**Records from a data collection**:
+--
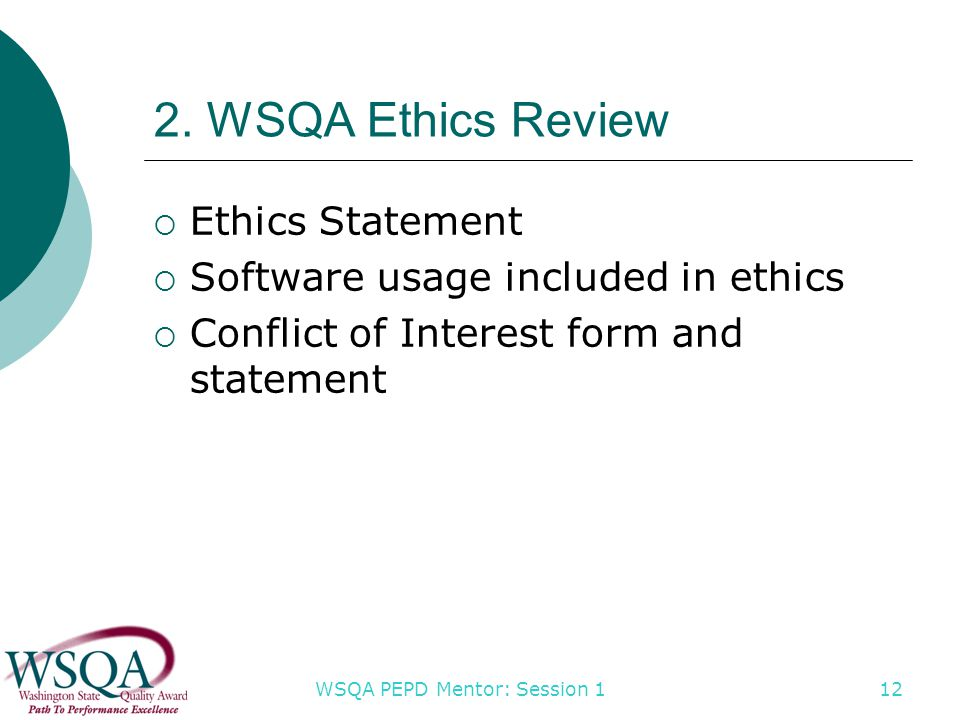 WSQA PEPD Mentor: Session 1 2. WSQA Ethics Review  Ethics Statement  Software usage included in ethics  Conflict of Interest form and statement 12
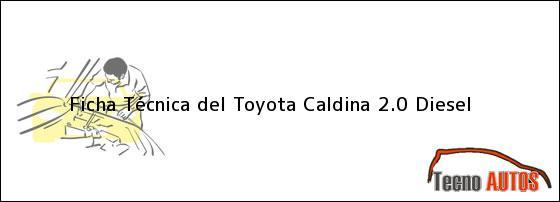 Ficha Técnica del Toyota Caldina 2.0 Diesel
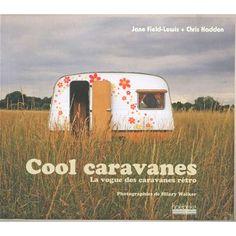 Caravanes vintage et cie gypsie wannabe pinterest vintage - Location caravane vintage ...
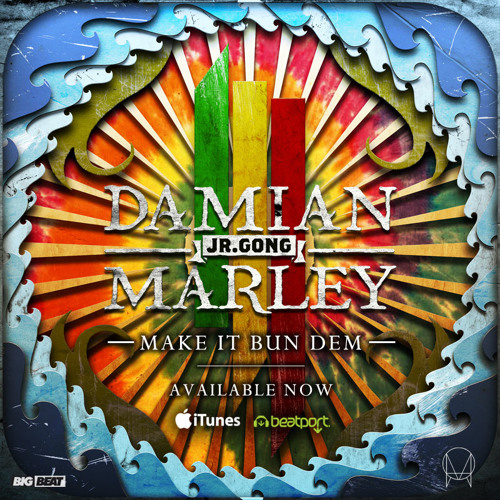 Download Skrillex & Damian 'Jr Gong' Marley - Make It Bun Dem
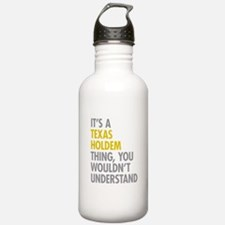 Its A Texas Holdem Thi Water Bottle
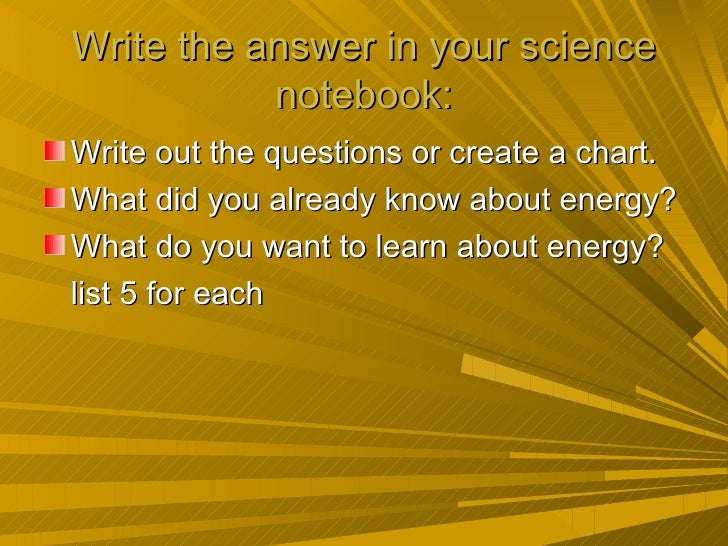 Write the answer in your science           notebook:Write out the questions or create a chart.What did you already know ab...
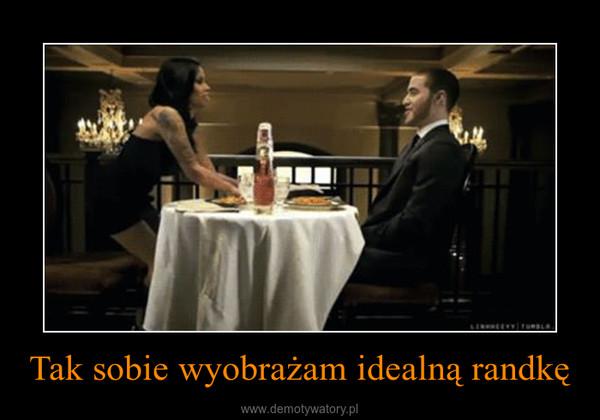 Tak sobie wyobrażam idealną randkę –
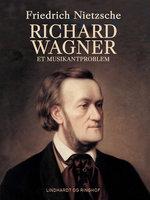 Richard Wagner. Et musikantproblem - Friedrich Nietzsche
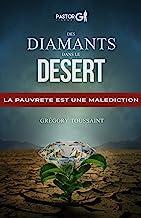 Des Diamants dans le Desert: La Pauvreté est une Malediction (French Edition)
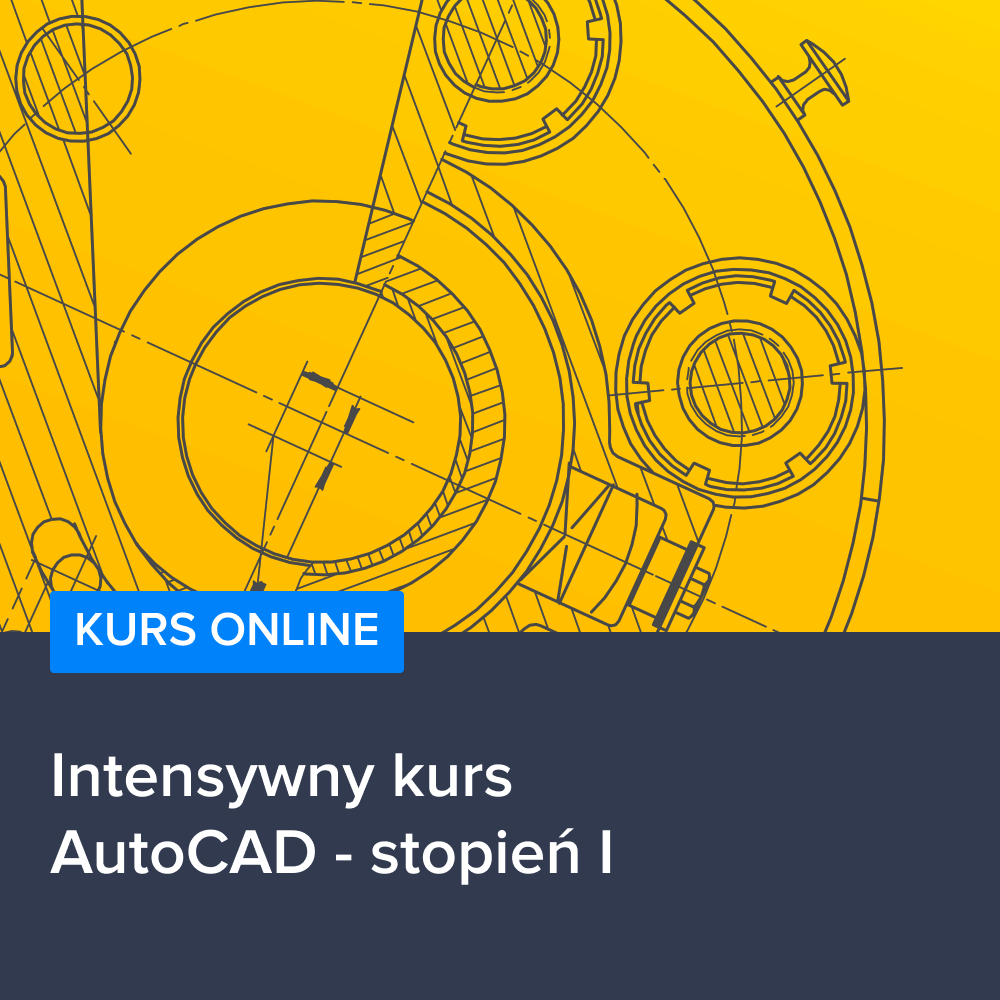 Intensywny kurs AutoCAD - stopień I
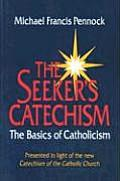 Seekers Catechism The Basics of Catholicism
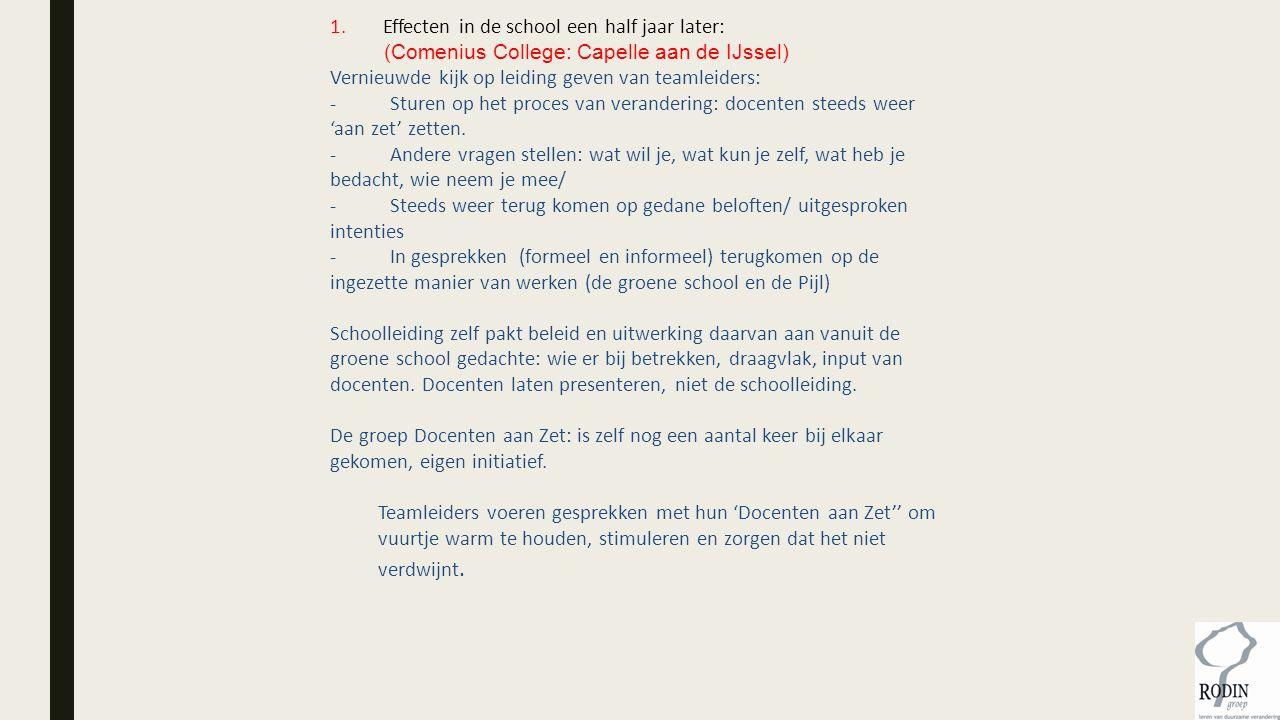 1. Effecten in de school een half jaar later: (Comenius College: Capelle aan de IJssel) Vernieuwde kijk op leiding geven van teamleiders: - Sturen op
+--
**Required action**: Lines from the one containing "Its A Texas Holdem Thi Water Bottle" through the final line of the entries above are to be retyped exactly, with every picture left out.

**Written response**:
 Its A Texas Holdem Thi Water Bottle
 Write the answer in your science           notebook:Write out the questions or create a chart.What did you already know ab...
 Tak sobie wyobrażam idealną randkę –
 Richard Wagner. Et musikantproblem - Friedrich Nietzsche
 Des Diamants dans le Desert: La Pauvreté est une Malediction (French Edition)
 Intensywny kurs AutoCAD - stopień I
 Seekers Catechism The Basics of Catholicism
 1. Effecten in de school een half jaar later: (Comenius College: Capelle aan de IJssel) Vernieuwde kijk op leiding geven van teamleiders: - Sturen op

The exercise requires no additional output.